A growing number of parents are speaking out after the Child Maintenance Service (CMS) incorrectly seized thousands of pounds from their bank accounts, often for debts that were years old or already resolved.
Maths teacher John Hammond, 56, from Peterborough, was shocked to discover nearly £20,000 had been taken from his account by the CMS. His children were 25 and 28, and his child support arrangement had ended more than a decade ago. "I was convinced that it was a scam," he said.
Hammond's ordeal began in 2002 when the now-defunct Child Support Agency (CSA) told him he owed £947 but decided not to collect it. In 2019, the CMS claimed he owed almost £19,000. Despite disputing it, the CMS obtained court orders and took £19,269 from his account in December 2020. He won his appeal a year later, getting the money back plus £8,000 in costs, but legal fees left him £6,000 out of pocket. "Even when you're proved right it doesn't feel like justice. It just feels like you've survived it," he said.
Similarly, Richard George, 63, from Devon, found £18,800 had been taken from his bank.

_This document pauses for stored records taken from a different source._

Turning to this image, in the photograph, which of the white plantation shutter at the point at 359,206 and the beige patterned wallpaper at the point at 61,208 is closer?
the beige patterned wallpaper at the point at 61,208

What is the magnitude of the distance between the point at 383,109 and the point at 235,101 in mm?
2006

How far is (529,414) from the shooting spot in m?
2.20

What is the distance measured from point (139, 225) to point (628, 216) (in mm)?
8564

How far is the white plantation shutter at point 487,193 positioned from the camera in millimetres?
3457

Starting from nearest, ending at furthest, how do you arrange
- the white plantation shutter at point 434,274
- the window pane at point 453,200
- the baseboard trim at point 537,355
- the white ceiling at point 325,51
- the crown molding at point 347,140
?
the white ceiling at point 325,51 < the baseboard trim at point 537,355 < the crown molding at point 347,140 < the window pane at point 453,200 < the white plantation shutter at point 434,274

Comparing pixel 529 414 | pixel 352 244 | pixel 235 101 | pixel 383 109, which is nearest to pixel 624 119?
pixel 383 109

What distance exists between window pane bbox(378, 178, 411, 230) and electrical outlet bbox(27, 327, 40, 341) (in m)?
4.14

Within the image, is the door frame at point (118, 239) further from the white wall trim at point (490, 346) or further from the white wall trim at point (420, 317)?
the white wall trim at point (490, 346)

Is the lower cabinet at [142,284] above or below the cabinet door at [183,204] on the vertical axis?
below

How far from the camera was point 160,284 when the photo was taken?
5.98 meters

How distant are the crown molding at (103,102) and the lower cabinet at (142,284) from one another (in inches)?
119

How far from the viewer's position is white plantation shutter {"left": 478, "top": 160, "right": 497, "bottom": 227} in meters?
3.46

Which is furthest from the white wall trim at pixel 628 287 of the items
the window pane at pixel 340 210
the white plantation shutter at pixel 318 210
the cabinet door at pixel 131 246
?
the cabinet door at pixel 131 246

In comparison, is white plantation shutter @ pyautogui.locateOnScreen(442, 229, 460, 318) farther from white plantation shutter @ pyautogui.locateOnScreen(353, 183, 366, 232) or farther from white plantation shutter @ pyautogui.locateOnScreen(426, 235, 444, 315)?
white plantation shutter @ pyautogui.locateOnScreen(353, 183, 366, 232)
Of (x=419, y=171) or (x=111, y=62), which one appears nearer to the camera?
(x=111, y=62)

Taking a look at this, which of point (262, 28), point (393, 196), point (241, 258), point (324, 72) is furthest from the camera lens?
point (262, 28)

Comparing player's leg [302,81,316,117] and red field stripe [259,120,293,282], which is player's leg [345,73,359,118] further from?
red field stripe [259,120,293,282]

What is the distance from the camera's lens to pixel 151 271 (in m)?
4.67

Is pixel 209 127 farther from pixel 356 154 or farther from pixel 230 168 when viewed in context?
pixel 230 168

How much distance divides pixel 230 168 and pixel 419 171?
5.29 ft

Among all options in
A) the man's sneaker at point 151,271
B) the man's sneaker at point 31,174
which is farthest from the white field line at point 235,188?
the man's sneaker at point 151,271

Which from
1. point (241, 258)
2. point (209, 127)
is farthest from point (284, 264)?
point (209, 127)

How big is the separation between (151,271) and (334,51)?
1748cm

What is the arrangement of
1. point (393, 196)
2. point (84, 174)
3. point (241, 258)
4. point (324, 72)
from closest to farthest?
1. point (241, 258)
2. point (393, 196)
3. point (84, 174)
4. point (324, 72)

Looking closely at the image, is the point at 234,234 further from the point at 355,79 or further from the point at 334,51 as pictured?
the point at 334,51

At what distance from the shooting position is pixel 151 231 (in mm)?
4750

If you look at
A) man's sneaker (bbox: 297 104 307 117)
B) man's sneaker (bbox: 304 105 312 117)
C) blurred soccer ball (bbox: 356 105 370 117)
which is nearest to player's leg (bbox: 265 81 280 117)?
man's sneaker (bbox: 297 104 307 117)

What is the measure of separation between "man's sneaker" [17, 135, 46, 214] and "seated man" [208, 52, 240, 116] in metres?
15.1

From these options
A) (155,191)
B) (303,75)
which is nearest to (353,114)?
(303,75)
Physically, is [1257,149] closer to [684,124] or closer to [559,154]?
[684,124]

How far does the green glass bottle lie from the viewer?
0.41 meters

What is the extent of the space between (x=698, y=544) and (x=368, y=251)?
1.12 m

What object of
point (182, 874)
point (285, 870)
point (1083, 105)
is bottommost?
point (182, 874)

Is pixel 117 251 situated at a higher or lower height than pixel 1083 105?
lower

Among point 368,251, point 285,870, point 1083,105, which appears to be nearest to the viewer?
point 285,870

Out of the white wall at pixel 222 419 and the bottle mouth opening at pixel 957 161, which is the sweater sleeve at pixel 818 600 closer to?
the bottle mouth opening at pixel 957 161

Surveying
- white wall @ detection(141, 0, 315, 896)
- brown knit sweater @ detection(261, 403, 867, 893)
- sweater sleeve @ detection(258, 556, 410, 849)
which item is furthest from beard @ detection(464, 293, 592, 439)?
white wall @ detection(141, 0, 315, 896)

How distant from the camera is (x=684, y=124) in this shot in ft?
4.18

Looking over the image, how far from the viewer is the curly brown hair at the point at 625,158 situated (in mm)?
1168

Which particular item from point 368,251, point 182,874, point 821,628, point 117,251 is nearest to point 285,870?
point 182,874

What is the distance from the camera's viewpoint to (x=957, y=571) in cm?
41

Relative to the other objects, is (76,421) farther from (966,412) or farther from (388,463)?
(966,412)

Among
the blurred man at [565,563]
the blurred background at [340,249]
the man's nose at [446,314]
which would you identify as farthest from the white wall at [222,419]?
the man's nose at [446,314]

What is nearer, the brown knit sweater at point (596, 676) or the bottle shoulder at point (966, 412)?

In 2016, a tribunal had overturned a CSA decision, writing off over £16,000 in arrears. But in 2019, the CMS took £18,800, later admitting the arrears should never have been carried over. "It's a bit like your last money... is taken by a scammer," he said. He got his money back in 2023 but said "the damage had already been done."
The BBC spoke to more than 30 parents who reported similar issues, often linked to long-concluded arrangements. A House of Lords report in October 2025 called the CMS formula "neither fair nor transparent" and described enforcement as "random, abusive and unregulated."
The Department for Work and Pensions (DWP), which runs the CMS, said it aims to arrange voluntary payments and uses enforcement only when parents continue not to pay. The CMS manages 800,000 arrangements, and the DWP says assessment accuracy is "consistently close to 100%." However, in 2025, the CMS received 92,700 reconsideration requests, and almost a quarter of original decisions were changed.
Abigail Wood, chief executive of Gingerbread, a charity for single-parent families, said the CMS is "failing parents and children alike." Michelle Counley from the National Association for Child Support Action (NACSA) called for "serious investment and a joined-up way of working" to resolve disputes early.
Hammond and George are among those calling for an overhaul. "Getting the money back didn't feel like a victory. It was simply the end of a long fight to recover money that CMS had no right to take in the first place," Hammond said.